Stored data entries

_ _ _ _ _

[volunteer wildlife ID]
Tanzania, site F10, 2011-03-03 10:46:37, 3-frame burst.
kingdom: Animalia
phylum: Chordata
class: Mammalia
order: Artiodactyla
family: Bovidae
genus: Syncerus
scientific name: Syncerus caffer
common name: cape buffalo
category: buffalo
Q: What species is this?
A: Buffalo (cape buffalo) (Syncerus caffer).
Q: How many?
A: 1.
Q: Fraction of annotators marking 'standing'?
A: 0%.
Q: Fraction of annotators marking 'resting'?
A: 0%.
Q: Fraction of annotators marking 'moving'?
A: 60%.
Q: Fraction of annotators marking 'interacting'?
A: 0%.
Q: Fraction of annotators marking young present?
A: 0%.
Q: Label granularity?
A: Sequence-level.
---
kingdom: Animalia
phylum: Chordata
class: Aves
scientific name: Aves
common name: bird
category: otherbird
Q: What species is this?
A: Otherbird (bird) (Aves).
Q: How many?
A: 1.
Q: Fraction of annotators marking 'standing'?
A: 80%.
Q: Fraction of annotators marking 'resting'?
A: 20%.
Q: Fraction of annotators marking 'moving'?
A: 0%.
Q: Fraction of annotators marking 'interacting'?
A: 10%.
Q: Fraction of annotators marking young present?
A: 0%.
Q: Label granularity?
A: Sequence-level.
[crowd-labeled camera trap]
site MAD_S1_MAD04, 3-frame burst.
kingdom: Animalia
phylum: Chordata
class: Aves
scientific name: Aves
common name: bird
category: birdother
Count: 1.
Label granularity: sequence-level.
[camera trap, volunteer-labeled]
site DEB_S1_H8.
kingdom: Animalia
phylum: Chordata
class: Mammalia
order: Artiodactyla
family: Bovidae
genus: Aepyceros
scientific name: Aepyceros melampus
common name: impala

_ _ _ _ _

Required work =
Return all of the data precisely as it appears.

Solution to this exercise =
[volunteer wildlife ID]
Tanzania, site F10, 2011-03-03 10:46:37, 3-frame burst.
kingdom: Animalia
phylum: Chordata
class: Mammalia
order: Artiodactyla
family: Bovidae
genus: Syncerus
scientific name: Syncerus caffer
common name: cape buffalo
category: buffalo
Q: What species is this?
A: Buffalo (cape buffalo) (Syncerus caffer).
Q: How many?
A: 1.
Q: Fraction of annotators marking 'standing'?
A: 0%.
Q: Fraction of annotators marking 'resting'?
A: 0%.
Q: Fraction of annotators marking 'moving'?
A: 60%.
Q: Fraction of annotators marking 'interacting'?
A: 0%.
Q: Fraction of annotators marking young present?
A: 0%.
Q: Label granularity?
A: Sequence-level.
---
kingdom: Animalia
phylum: Chordata
class: Aves
scientific name: Aves
common name: bird
category: otherbird
Q: What species is this?
A: Otherbird (bird) (Aves).
Q: How many?
A: 1.
Q: Fraction of annotators marking 'standing'?
A: 80%.
Q: Fraction of annotators marking 'resting'?
A: 20%.
Q: Fraction of annotators marking 'moving'?
A: 0%.
Q: Fraction of annotators marking 'interacting'?
A: 10%.
Q: Fraction of annotators marking young present?
A: 0%.
Q: Label granularity?
A: Sequence-level.
[crowd-labeled camera trap]
site MAD_S1_MAD04, 3-frame burst.
kingdom: Animalia
phylum: Chordata
class: Aves
scientific name: Aves
common name: bird
category: birdother
Count: 1.
Label granularity: sequence-level.
[camera trap, volunteer-labeled]
site DEB_S1_H8.
kingdom: Animalia
phylum: Chordata
class: Mammalia
order: Artiodactyla
family: Bovidae
genus: Aepyceros
scientific name: Aepyceros melampus
common name: impala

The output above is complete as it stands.